### Requirement:
An accurate, complete copy of the records below is required.
____ Exercise materials
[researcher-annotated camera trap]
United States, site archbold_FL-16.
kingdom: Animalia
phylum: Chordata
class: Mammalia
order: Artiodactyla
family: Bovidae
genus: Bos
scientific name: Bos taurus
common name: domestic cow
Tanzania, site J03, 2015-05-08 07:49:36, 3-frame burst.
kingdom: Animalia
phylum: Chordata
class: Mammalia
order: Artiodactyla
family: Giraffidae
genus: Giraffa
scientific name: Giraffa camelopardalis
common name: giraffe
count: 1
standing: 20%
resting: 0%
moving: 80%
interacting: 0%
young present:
________
### Response to this task:
[researcher-annotated camera trap]
United States, site archbold_FL-16.
kingdom: Animalia
phylum: Chordata
class: Mammalia
order: Artiodactyla
family: Bovidae
genus: Bos
scientific name: Bos taurus
common name: domestic cow
Tanzania, site J03, 2015-05-08 07:49:36, 3-frame burst.
kingdom: Animalia
phylum: Chordata
class: Mammalia
order: Artiodactyla
family: Giraffidae
genus: Giraffa
scientific name: Giraffa camelopardalis
common name: giraffe
count: 1
standing: 20%
resting: 0%
moving: 80%
interacting: 0%
young present:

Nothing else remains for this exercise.